Monday, 26 January 2015

THE SEARCH FOR WENG WENG

CONTAINS SOME SPOILERS

Confession: until this documentary arrived in the post I'd never seen a Weng Weng film. In the interests of completion I immediately added to my rental queue For Y'ur Height Only, the celebrated 1981 Filipino spy spoof in which Weng plays Agent 00, out to rescue a scientist from a mad gangster and his legions of easily defeated minions. Of course it's terrible even as a Z-grade Bond pastiche, but you almost see why bad movie fans took it, and its 2'9" star, to their hearts. But who exactly was Weng Weng, where did he come from, and what became of him?

The Search For Weng Weng follows director Andrew Leavold's quest to find out more about him. Surprisingly, this turns out not to be the easiest of tasks: in the Philippines there seems to be a reluctance to even acknowledge Weng's existence, let alone discuss his movies, as if they're ashamed of him and them. Given that Imelda Marcos (who is actually interviewed in the film) set up the Manila International Film Festival with a view to showcasing the cream of Filipino culture and cinema, and the only thing that sold was the freakshow exploitation knockabout of Weng Weng, this is perhaps one of the world's more understandable conspiracy theories.

» Data extract
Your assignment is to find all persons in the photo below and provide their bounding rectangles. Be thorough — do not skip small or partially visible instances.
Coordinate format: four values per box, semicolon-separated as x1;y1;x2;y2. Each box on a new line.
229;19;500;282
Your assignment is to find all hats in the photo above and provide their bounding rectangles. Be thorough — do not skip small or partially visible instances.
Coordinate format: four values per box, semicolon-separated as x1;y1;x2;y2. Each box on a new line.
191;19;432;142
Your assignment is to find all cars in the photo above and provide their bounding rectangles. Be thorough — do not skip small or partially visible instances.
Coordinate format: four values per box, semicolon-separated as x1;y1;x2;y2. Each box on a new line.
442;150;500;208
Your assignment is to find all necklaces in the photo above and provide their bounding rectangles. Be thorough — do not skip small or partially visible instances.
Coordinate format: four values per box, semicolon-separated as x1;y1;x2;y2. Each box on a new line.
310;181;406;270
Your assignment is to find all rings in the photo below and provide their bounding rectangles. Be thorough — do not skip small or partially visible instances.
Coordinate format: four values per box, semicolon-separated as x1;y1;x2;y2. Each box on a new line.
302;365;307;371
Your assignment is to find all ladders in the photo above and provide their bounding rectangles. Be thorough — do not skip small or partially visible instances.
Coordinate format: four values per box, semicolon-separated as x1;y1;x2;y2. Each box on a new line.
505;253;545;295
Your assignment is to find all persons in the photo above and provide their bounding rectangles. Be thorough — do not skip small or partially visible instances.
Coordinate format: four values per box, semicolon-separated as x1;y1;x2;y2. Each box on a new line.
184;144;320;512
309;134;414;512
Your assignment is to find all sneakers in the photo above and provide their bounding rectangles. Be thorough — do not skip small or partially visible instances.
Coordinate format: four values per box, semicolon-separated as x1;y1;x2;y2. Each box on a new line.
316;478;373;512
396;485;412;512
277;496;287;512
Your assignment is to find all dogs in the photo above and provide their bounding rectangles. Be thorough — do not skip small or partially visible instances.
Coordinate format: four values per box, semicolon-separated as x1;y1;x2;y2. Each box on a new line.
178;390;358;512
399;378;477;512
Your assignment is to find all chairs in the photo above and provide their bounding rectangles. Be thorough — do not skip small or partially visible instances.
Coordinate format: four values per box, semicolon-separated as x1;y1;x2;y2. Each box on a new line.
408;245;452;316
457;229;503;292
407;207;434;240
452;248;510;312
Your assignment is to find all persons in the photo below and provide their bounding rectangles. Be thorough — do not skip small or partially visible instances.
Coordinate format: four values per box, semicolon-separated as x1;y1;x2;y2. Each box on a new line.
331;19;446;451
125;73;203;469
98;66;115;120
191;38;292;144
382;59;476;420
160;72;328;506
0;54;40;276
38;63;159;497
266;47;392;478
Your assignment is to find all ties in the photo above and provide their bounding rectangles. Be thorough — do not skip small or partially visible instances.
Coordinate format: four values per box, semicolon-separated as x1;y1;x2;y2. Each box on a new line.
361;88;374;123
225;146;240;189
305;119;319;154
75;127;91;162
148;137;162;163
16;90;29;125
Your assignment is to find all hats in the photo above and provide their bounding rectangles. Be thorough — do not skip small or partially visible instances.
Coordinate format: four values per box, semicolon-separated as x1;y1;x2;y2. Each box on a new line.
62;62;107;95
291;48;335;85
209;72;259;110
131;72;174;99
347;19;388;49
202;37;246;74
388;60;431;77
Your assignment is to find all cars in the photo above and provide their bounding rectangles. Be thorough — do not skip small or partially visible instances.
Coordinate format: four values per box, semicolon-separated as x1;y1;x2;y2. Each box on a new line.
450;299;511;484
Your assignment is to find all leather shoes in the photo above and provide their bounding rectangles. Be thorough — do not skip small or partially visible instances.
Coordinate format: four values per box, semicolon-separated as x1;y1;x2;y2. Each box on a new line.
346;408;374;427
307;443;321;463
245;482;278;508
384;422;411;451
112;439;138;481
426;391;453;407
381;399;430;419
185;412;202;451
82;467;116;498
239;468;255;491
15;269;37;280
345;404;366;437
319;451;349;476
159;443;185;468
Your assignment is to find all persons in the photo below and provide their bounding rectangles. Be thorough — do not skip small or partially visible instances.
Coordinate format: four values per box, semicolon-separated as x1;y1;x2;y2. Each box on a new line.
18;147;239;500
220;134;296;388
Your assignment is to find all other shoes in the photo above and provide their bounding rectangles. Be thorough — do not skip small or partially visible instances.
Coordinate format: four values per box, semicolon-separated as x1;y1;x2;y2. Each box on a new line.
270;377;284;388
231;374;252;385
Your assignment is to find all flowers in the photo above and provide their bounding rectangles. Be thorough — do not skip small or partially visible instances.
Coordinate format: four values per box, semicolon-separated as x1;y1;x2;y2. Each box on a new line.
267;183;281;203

» Work instructions
A: In two sentences, what does the passage about The Search For Weng Weng say?
B: Could you print the rows from the line with "Your assignment is to find all chairs" through the line with "450;299;511;484", including both of those lines, with every line unchanged?

» Exercise responses
A: The writer had never seen a Weng Weng film until this documentary arrived, then rented For Y'ur Height Only, the 1981 Filipino spy spoof in which the 2'9" Weng plays Agent 00, and found it terrible even as a Z-grade Bond pastiche. The documentary follows director Andrew Leavold's quest to learn more about Weng, which proves difficult because the Philippines seems reluctant even to acknowledge him, a reluctance the writer finds understandable since his exploitation films were the only thing that sold at Imelda Marcos's Manila International Film Festival.

B:
Your assignment is to find all chairs in the photo above and provide their bounding rectangles. Be thorough — do not skip small or partially visible instances.
Coordinate format: four values per box, semicolon-separated as x1;y1;x2;y2. Each box on a new line.
408;245;452;316
457;229;503;292
407;207;434;240
452;248;510;312
Your assignment is to find all persons in the photo below and provide their bounding rectangles. Be thorough — do not skip small or partially visible instances.
Coordinate format: four values per box, semicolon-separated as x1;y1;x2;y2. Each box on a new line.
331;19;446;451
125;73;203;469
98;66;115;120
191;38;292;144
382;59;476;420
160;72;328;506
0;54;40;276
38;63;159;497
266;47;392;478
Your assignment is to find all ties in the photo above and provide their bounding rectangles. Be thorough — do not skip small or partially visible instances.
Coordinate format: four values per box, semicolon-separated as x1;y1;x2;y2. Each box on a new line.
361;88;374;123
225;146;240;189
305;119;319;154
75;127;91;162
148;137;162;163
16;90;29;125
Your assignment is to find all hats in the photo above and provide their bounding rectangles. Be thorough — do not skip small or partially visible instances.
Coordinate format: four values per box, semicolon-separated as x1;y1;x2;y2. Each box on a new line.
62;62;107;95
291;48;335;85
209;72;259;110
131;72;174;99
347;19;388;49
202;37;246;74
388;60;431;77
Your assignment is to find all cars in the photo above and provide their bounding rectangles. Be thorough — do not skip small or partially visible instances.
Coordinate format: four values per box, semicolon-separated as x1;y1;x2;y2. Each box on a new line.
450;299;511;484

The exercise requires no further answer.